List each line in the records that contains the word "When". Uppercase and lowercase count as different.

= = = = =

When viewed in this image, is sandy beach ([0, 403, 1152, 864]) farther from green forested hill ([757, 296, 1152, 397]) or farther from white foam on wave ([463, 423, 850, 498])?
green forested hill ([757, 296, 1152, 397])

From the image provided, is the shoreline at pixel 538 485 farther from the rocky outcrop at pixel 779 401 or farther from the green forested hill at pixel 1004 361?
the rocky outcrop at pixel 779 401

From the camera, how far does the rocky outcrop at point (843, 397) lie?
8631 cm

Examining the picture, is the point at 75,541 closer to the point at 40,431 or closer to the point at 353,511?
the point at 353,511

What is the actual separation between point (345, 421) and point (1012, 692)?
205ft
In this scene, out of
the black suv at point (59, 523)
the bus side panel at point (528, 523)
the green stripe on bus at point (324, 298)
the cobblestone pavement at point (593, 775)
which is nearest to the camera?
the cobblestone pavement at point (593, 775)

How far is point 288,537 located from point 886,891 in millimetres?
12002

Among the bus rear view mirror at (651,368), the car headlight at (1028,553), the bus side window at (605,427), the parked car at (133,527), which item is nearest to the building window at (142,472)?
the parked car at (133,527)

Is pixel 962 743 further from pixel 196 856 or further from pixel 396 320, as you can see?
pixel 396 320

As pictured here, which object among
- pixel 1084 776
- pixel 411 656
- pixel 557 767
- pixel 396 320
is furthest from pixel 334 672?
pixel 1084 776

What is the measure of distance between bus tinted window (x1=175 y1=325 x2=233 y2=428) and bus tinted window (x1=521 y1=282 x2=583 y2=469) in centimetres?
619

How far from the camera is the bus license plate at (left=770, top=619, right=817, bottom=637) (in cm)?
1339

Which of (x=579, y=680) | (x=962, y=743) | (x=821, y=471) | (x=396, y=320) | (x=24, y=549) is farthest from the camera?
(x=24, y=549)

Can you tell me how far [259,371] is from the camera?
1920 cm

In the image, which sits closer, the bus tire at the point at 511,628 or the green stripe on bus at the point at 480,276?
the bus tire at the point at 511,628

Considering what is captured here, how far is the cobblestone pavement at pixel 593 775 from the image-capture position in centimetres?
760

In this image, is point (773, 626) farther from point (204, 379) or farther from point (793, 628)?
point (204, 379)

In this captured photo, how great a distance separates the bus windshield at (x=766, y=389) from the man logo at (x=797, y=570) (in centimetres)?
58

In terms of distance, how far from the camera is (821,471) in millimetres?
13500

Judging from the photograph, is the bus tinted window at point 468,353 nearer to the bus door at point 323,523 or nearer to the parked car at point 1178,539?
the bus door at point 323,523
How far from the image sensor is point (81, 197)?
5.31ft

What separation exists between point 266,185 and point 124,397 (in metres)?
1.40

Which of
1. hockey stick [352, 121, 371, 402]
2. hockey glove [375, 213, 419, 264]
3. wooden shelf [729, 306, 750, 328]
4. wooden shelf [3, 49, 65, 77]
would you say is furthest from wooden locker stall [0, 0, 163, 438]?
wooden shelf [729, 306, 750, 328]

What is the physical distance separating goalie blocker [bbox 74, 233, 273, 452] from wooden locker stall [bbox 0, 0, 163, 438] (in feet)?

= = = = =

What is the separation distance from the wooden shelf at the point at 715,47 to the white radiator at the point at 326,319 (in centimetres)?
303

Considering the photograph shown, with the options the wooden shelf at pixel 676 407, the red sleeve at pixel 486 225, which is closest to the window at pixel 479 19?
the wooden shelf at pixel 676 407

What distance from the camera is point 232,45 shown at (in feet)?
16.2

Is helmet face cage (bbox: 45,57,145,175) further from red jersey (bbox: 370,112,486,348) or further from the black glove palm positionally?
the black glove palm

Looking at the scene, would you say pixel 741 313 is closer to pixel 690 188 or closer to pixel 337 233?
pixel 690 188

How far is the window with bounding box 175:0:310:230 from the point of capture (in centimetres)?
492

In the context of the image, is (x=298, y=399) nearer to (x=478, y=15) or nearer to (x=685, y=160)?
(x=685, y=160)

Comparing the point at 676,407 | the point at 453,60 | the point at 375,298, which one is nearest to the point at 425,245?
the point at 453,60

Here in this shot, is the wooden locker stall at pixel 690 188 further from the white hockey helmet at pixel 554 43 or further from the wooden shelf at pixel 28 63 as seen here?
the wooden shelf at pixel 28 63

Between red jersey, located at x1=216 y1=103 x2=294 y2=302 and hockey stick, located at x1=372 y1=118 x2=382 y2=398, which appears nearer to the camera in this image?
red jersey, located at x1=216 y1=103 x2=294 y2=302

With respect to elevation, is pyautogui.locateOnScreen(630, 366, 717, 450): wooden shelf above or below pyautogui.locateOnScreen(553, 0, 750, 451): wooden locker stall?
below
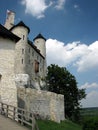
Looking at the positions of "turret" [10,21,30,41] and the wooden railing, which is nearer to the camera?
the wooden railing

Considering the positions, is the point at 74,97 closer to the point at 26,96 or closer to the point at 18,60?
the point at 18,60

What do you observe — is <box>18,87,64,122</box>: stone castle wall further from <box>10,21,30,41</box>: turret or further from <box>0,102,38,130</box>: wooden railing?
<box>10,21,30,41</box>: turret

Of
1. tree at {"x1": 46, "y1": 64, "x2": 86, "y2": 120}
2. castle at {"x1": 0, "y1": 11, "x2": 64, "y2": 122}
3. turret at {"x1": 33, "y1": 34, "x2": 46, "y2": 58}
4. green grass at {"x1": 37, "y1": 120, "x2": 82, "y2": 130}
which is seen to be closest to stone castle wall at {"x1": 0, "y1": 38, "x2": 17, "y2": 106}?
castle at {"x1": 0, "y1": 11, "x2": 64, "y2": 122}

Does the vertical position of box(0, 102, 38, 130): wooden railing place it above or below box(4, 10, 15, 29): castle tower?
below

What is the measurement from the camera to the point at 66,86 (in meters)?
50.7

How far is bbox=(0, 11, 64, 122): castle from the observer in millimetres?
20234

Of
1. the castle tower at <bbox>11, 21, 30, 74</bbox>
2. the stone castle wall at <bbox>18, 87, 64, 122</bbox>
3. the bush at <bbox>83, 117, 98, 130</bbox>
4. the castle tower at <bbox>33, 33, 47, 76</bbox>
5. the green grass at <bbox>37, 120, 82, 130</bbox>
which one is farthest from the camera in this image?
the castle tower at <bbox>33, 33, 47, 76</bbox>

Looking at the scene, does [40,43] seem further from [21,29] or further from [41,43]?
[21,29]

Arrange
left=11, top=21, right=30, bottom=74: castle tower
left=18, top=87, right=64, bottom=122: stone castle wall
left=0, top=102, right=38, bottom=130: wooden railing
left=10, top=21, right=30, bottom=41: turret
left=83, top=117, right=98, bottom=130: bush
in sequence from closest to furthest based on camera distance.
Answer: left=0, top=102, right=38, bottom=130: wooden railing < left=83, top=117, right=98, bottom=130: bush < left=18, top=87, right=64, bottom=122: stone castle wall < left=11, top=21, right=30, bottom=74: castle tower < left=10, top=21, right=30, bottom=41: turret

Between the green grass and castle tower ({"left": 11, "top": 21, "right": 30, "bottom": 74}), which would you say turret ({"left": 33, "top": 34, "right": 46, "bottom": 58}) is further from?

= = = = =

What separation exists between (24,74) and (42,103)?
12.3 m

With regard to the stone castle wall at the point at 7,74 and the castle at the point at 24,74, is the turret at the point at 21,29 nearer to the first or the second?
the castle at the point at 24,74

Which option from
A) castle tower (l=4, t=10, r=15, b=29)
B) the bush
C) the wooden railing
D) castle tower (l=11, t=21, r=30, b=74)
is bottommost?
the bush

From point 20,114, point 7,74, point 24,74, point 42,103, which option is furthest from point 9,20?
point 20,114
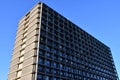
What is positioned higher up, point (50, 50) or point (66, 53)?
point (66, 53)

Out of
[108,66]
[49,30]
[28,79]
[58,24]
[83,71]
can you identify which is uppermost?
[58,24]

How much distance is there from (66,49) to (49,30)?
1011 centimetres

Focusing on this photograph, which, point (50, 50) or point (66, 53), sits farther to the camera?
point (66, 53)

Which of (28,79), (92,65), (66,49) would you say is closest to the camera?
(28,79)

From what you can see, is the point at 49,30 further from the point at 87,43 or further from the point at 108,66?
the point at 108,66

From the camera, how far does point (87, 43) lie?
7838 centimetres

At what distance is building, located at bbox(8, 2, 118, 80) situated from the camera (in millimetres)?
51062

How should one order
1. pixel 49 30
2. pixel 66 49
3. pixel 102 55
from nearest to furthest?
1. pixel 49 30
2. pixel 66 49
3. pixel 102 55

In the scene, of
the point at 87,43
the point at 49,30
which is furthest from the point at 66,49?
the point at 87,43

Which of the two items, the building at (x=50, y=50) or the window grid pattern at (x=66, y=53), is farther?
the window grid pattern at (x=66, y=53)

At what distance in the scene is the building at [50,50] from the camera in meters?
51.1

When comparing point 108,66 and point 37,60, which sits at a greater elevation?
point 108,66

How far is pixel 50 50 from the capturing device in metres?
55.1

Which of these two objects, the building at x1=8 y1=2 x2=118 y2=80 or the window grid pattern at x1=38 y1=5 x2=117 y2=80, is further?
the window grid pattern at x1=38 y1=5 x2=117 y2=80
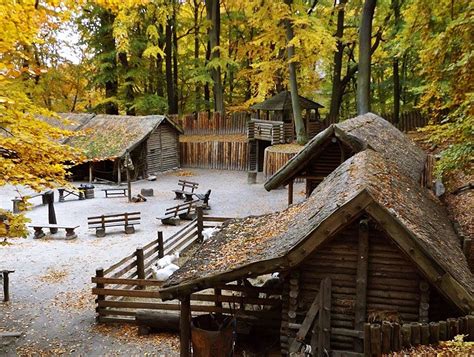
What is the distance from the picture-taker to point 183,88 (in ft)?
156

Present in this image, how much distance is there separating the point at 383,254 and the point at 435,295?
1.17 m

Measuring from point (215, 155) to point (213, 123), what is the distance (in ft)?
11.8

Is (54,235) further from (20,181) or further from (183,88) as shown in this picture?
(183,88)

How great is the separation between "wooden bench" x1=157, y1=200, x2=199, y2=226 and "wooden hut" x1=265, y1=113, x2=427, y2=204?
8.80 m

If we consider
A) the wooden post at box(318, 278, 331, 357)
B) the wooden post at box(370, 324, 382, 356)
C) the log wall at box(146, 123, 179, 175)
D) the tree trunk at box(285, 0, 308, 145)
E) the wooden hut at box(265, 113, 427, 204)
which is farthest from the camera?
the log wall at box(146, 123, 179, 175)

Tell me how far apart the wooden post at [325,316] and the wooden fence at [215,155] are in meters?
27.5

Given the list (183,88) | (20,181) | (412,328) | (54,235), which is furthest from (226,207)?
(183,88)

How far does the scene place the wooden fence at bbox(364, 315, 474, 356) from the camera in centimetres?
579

= = = = =

> _Result for this exercise_
When viewed in this image, is sandy beach ([0, 403, 1152, 864]) farther from green forested hill ([757, 296, 1152, 397]) or farther from white foam on wave ([463, 423, 850, 498])?
When comparing point 108,66 and point 37,60, which sits at a greater elevation?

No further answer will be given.